"Xi the Great" tamer of floods

Yeah, that place out 'there'. Anything not really Cambodia related should go here.
User avatar
yong
Expatriate
Posts: 4271
Joined: Thu Mar 08, 2018 12:03 pm
Reputation: 2773
Thailand

"Xi the Great" tamer of floods

Post by yong »

https://asia.nikkei.com/Editor-s-Picks/ ... 2&si=44594

Image
Yu the Great became a legendary ruler in China for his introduction of flood control. Will President Xi Jinping be credited for harnessing the floods of 2020? (Nikkei Montage/Source photos by AP and Getty Images)

China portrays 'Xi the Great,' tamer of floods

President shows who's boss, while premier is sidelined in the mud

KATSUJI NAKAZAWA, Nikkei senior staff writerAugust 27, 2020 06:10 JST

TOKYO -- Despite serious flood damage in various parts of China, President Xi Jinping had not visited any of the impacted areas.

But on Aug. 18, Xi suddenly appeared in flood-hit Anhui Province for an inspection, one that seems to have followed the conclusion of the annual summer gathering of Chinese Communist Party leaders and elders, the Beidaihe meeting.

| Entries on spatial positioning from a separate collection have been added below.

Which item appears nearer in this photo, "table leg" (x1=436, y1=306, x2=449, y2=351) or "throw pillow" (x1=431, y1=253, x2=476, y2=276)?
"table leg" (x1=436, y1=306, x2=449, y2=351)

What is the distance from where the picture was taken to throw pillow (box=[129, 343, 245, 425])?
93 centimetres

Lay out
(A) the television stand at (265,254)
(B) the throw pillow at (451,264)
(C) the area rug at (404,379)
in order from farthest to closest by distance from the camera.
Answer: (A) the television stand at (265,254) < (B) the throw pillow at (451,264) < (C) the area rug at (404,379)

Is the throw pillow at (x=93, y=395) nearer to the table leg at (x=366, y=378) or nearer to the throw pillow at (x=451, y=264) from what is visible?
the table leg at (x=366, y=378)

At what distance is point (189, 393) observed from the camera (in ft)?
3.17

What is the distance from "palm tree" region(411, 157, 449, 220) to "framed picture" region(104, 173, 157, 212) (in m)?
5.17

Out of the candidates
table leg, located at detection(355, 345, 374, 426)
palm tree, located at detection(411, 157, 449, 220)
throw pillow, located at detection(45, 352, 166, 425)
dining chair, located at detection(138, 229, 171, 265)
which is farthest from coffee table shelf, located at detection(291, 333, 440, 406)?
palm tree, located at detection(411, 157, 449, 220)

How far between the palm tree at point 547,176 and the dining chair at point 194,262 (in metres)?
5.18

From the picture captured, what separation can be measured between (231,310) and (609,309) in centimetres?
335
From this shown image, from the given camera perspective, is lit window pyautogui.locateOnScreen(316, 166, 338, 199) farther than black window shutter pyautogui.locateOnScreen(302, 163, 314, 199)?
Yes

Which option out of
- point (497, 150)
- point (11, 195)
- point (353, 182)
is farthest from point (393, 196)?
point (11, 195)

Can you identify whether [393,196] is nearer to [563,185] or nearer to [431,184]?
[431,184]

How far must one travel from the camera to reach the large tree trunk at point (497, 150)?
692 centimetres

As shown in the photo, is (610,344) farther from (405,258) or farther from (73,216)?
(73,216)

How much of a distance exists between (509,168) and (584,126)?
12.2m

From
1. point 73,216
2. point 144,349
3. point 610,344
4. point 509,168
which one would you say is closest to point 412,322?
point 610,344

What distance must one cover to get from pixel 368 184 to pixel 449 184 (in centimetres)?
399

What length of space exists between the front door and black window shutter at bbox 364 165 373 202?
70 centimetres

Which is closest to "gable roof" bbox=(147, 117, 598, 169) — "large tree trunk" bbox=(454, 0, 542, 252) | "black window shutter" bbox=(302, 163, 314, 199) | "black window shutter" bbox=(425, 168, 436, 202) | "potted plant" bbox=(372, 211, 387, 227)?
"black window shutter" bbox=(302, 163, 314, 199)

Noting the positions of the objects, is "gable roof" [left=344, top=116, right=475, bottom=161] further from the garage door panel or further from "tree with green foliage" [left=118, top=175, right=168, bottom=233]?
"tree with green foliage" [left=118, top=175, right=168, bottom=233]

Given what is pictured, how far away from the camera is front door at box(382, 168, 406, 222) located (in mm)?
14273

"He must have been warned by elders about the special meaning of flood control in Chinese politics," one party source said.

Wearing shiny leather shoes and smiling under the blue Anhui sky, Xi talked with local folks about flood prevention, river management and disaster relief.

"The foolish old man removes the mountains, and 'Yu the Great' controlled the waters," Xi said, according to a Xinhua News Agency roundup of the four-day visit.

"The Chinese nation has fought against natural disasters for thousands of years and accumulated valuable experience. We should continue to fight," he said, not by fighting against God, but by respecting nature and complying with natural laws.

By referring to Yu the Great, a legendary emperor in ancient China who put in place irrigation canals that channeled water to fields, Xi highlighted China's several-thousand-year history of fighting natural disasters.

Image
President Xi addresses military personnel assigned to flood-protection duty in Anhui Province. China's history is filled with tales about maintaining or gaining political power by controlling and channeling water. © Xinhua/Kyodo

It is true that flood control has been particularly significant in China. Bringing raging rivers under control was so difficult that people who had the ability to harness the waters were fit to become kings or emperors.

Failure to control floods meant farmers would suffer and be driven to their deaths.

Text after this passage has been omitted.